Dear Fox News, CNN, MSNBC: Read and learn.

Seattle NPR member station KUOW has issued a statement to explain its editorial decision to refrain from broadcasting live daily briefings hosted by President Trump and including members of the White House coronavirus task force. “After airing the White House briefings live for two weeks, a pattern of false information and exaggeration increasingly had many at KUOW questioning whether these briefings were in the best service of our mission — to create and serve a more informed public,” notes the statement, posted Wednesday afternoon. “Of even greater concern was the potential impact of false information on the health and safety of our community.”

KUOW provided three examples of bogus information stemming from the briefings. All of them — surprise — came from President Trump. From KUOW:

 

*“Nobody knew there’d be a pandemic or an epidemic of this proportion,” President Trump said at a live White House briefing on March 19 despite warnings from the U.S. Intelligence community earlier this year.
 
*“You’re seeing very few empty shelves,” our listeners heard live from President Trump on March 20. Local reporting shows many stores are out of basic supplies, including hand soap.
 
*We’re going to be able to make the drug chloroquine “available almost immediately” said President Trump on March 19. The president claimed, incorrectly, that the FDA had fast-tracked approval of its use to treat COVID-19. There isn’t current medical evidence of the efficacy of that drug in treating COVID-19.

 

KUOW could have gone on, of course, given the number of baseless and just plain bonkers statements coming from the president.
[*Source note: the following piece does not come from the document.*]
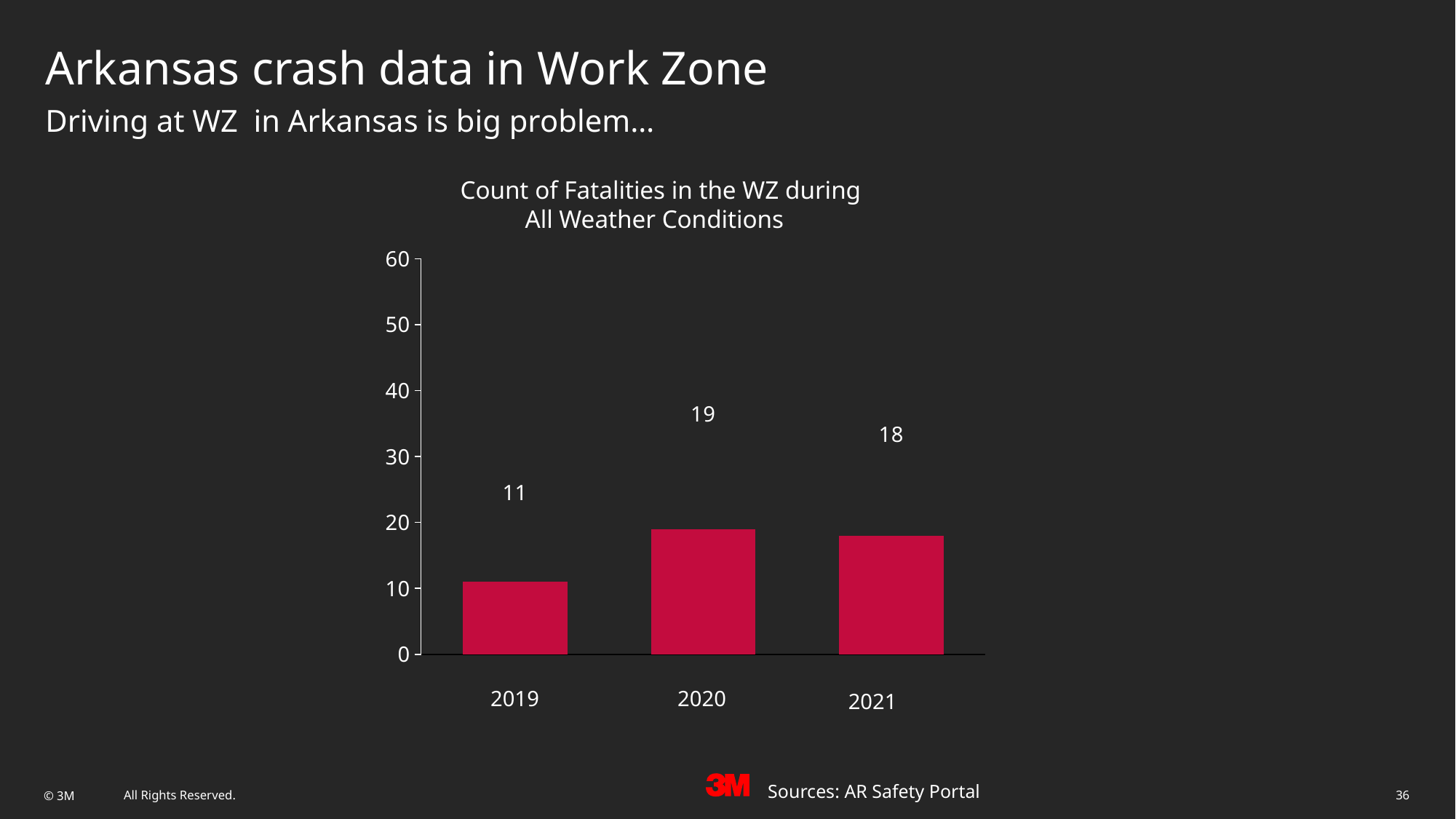
How many years are shown on the chart? 3 Which year has a larger fatality count, 2019 or 2021? 2021 What is the count of fatalities in the WZ for 2021? 18 What is the difference between the fatality counts for 2020 and 2021? 1 Which year has the lowest count of fatalities in the WZ? 2019 What kind of chart is shown on the slide? Bar chart Is the value for 2020 greater or less than 10? greater What is the difference between the fatality counts for 2020 and 2019? 8 What is the count of fatalities in the WZ for 2019? 11 What is the title of the chart? Count of Fatalities in the WZ during All Weather Conditions What is the count of fatalities in the WZ for 2020? 19 Which year has the highest count of fatalities in the WZ? 2020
These sessions long ago bifurcated into important proclamations and analysis from wise and informed government officials interrupted by clownish commentary from the president. The contrast of his patent incompetence with the professionalism of the task force members, in fact, is perhaps the best argument for airing them unfiltered.

That’s just too dangerous, however.

KUOW notes that the decision is not motivated by politics and that it will be reviewed each day. Good plan, though as long as the president takes the lectern, those daily decisions should be pretty easy.

Earlier this week, MSNBC and CNN cut away from a briefing, a decision that angered the White House. The major broadcast networks did likewise, as they moved to their nightly news broadcasts. More of this!

Bagging the live coverage of the briefings doesn’t mean bagging coverage of the briefings. Newspapers, radio stations and television outlets know quite well how to take in a news conference and prepare a summary of the news. There’s no compulsion to provide a live version. That’s particularly true of these briefings, which are an exercise in diurnal incrementalism. Though there’s a lot happening around the coronavirus scourge, the task force tends to emphasize the same themes each day, and recapping what’s new is a cinch.

Another reliable component of the briefings is baseless and irresponsible blurtings from Trump. Those, too, can be abridged, packaged and fact-checked before they are passed along to the U.S. public.

Doing the right thing on the Trump briefings requires passing up juicy audience numbers. Monday’s session drew more than 12 million viewers to MSNBC, CNN and Fox News — “Monday Night Football” numbers, as the New York Times put it. Yet those tallies grind in two directions: On the one hand, airing the briefings live means that you’re providing a commodity demanded by many people; on the other hand, airing the briefings live means that you’re complicit in dispersing garbage information to many people.

Which imperative prevails? We’ll go with KUOW.